Task set >>
1 - Answer these questions using the passage on the similarly situated requirement:
(a) Which circuit has not yet formulated a test for deciding whether putative class members are "similarly situated"?
(b) At the notice stage, what does the court rely on primarily?
(c) Under the Federal Rules of Civil Procedure, which requirements are stricter than the similarly situated requirement of § 216(b)?
2 - List every court case that the passage on the similarly situated requirement cites by name.

Supplied text >>
==========

B. The Similarly Situated Requirement

The court must preliminarily determine whether the potential plaintiffs are "similarly situated" to create an opt-in class under § 216(b). See Grayson v. K-Mart Corp., 79 F.3d 1086, 1097 (11th Cir. 1996). A named plaintiff seeking to create a § 216(b) opt-in class must be suing on behalf of himself or herself and other "similarly situated" employees. Named plaintiffs seeking to create a § 216(b) opt-in class need only show that their positions are similar, but not identical to, the positions held by putative class members. Id. (quoting Sperling v. Hoffman-La Roche, Inc., 118 F.R.D. 392, 407 (D.N.J. 1988)), aff'd in part and repealed and dismissed in part, 862 F.2d 439 (3rd Cir. 1988), aff'd, 493 U.S. 165 (1989)). The similarly situated requirement of § 216(b) "is more elastic and less stringent" than the joinder and severance requirements found in Rule 20 and Rule 42 respectively of the Federal Rules of Civil Procedure. Id. at 1095.

The FLSA does not define the term "similarly situated," and the Ninth Circuit has not yet formulated a test for courts to determine whether putative class members are "similarly situated." However, a number of courts, including this one, have adopted a two-step approach for determining whether potential plaintiffs are "similarly situated" for purposes of conditional class certification under § 216(b). This approach involves notification to potential class members of the representative action followed by a final "similarly situated" determination after discovery is completed. At the first, or "notice stage," the court relies "primarily on the pleadings and any affidavits submitted by the parties," [to decide] "whether the potential class should be given notice of the action." Leuthold v. Destination America, Inc., 224 F.R.D. 462, 466 (N.D. Cal. 2004). A fairly lenient standard applies to the first step determination and typically results in "conditional class certification" of a representative class. Id. at 467. A fairly lenient standard is applied because at the initial stage of a collective action case, the court has "minimal evidence" to make its determination.Mooney v. Aramco Services, Co., 54 F.3d 1207, 1213-14 (5th Cir. 1995); Kane v. Gage, 138 F. Supp.2d 212, 214 (D. Mass. 2001). At the initial notice stage, a plaintiff need only make substantial allegations that the putative class members were subject to a single decision, policy, or plan that violated the law. Mooney, Id. at 1214 n. 8. However, "a unified policy, plan, or scheme of discrimination may not be required to satisfy the more liberal `similarly situated' requirement of § 216(b)". Grayson, 79 F.3d at 1095. The majority of courts have adopted this two-tier approach. Leuthold, Id.

==========

(Data drawn from a collection)
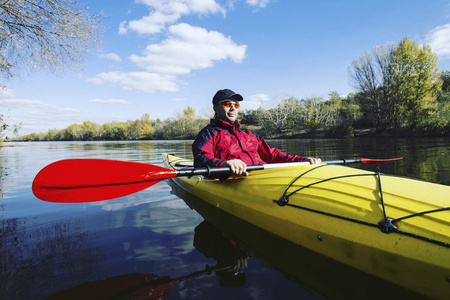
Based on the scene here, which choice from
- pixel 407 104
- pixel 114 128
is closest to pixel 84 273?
pixel 407 104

==========

The responses >>
1 -
(a) The Ninth Circuit.
(b) The pleadings and any affidavits submitted by the parties.
(c) The joinder requirements of Rule 20 and the severance requirements of Rule 42.

2 -
Grayson v. K-Mart Corp.
Sperling v. Hoffman-La Roche, Inc.
Leuthold v. Destination America, Inc.
Mooney v. Aramco Services, Co.
Kane v. Gage